To buy both a new car and a new house, Tina sought two loans totalling $78,825. The simple interest rate on the first loan was 0.2%, while the simple interest rate on the second loan was 5.0%. At the end of the first year, Tina paid a combined interest payment of $2817.23. What were the amounts of the two loans?
Let the two loan amounts be X and Y.
X + Y = 78,825
0.002X + 0.05Y = 2817.23
Solve those two simultaneous equations.
Multiply both sides of the second equation by 20.
0.04x + Y = 56,344.60
0.96 X = 22,480.40
X = 23,417.08
Y = 55,407.92
Let's assume the amount of the first loan is x dollars, and the amount of the second loan is y dollars.

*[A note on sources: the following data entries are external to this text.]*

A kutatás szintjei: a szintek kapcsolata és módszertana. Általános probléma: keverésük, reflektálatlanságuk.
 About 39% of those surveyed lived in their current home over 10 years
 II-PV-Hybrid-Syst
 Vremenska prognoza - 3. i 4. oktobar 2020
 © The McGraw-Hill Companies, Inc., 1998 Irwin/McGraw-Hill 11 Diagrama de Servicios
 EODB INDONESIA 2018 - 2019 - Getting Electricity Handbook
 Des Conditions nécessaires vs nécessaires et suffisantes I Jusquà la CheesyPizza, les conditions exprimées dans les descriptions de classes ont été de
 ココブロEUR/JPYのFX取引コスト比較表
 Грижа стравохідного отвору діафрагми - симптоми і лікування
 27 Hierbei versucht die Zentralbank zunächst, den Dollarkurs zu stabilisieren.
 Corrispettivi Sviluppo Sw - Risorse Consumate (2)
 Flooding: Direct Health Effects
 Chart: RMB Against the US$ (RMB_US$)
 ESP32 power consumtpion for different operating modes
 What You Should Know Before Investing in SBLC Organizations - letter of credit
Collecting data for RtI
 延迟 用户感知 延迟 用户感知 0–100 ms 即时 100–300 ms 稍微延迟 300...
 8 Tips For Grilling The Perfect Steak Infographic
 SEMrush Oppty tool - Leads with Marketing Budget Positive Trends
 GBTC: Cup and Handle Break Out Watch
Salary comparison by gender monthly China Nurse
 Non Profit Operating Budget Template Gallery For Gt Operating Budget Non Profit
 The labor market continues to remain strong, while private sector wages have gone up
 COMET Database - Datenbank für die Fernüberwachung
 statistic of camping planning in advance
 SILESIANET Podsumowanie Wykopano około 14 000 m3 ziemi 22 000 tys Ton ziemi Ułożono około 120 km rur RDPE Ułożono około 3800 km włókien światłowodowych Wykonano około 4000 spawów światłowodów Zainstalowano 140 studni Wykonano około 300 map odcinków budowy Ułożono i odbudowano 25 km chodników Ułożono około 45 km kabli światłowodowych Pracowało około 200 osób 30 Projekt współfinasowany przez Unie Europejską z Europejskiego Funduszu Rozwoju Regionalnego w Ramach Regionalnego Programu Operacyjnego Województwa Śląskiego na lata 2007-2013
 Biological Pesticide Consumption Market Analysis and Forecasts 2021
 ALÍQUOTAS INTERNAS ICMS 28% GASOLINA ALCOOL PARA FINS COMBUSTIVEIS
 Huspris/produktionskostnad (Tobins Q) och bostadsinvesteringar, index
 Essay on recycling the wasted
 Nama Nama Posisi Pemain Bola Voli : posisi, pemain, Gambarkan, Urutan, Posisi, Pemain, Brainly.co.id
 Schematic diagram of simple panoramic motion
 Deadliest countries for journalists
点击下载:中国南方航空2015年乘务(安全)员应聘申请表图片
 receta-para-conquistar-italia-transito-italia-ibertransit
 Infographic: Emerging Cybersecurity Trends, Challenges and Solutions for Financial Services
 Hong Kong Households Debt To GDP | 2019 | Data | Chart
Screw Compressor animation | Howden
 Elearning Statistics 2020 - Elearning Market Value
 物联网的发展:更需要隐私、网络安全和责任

We know that the simple interest for the first loan is given by the formula: Interest = Principal * Rate * Time
The simple interest for the first loan can be calculated as: (x * 0.2% * 1) = 0.002x
The simple interest for the second loan can be calculated as: (y * 5.0% * 1) = 0.05y
According to the given information, Tina paid a combined interest payment of $2817.23 at the end of the first year. So, we can set up the following equation:
0.002x + 0.05y = 2817.23 ---(1)
Also, we know that the total loan amount is $78,825. So, we have another equation:
x + y = 78825 ---(2)
Now, we can solve these two equations simultaneously to find the values of x and y.
From equation (2), we can solve for x:
x = 78825 - y
Substituting this value of x into equation (1), we get:
0.002(78825 - y) + 0.05y = 2817.23
Simplifying the equation:
157.65 - 0.002y + 0.05y = 2817.23
Combining the like terms:
0.048y = 2659.58
Dividing both sides by 0.048, we get:
y = 55408.75
Substituting this value of y back into equation (2), we can solve for x:
x + 55408.75 = 78825
x = 78825 - 55408.75
x = 23416.25
So, the amounts of the two loans are $23,416.25 and $55,408.75, respectively.
To solve this problem, we'll use the formula for simple interest:
Interest = Principal * Rate * Time
Let's denote the amount of the first loan as x. Since the simple interest rate on the first loan was 0.2%, we can write the interest for the first year as:
Interest for first loan = x * 0.002 * 1
We can simplify this to:
Interest for first loan = 0.002x
Next, since the simple interest rate on the second loan was 5.0%, we can write the interest for the second loan as:
Interest for second loan = (78825 - x) * 0.05 * 1
We can simplify this to:
Interest for second loan = 0.05(78825 - x)
According to the given information, the combined interest payment after the first year was $2817.23. Therefore, we can set up the following equation:
0.002x + 0.05(78825 - x) = 2817.23
Now, let's solve this equation to find the value of x, which represents the amount of the first loan:
0.002x + 0.05(78825 - x) = 2817.23
0.002x + 3941.25 - 0.05x = 2817.23
-0.048x + 3941.25 = 2817.23
-0.048x = 2817.23 - 3941.25
-0.048x = -1124.02
x = -1124.02 / -0.048
x ≈ 23416.04
So, the amount of the first loan, x, is approximately $23,416.04.
To find the amount of the second loan, we subtract the first loan from the total sought amount:
Amount of second loan = 78825 - 23416.04
Amount of second loan ≈ 55408.96
Therefore, the amounts of the two loans are approximately $23,416.04 and $55,408.96.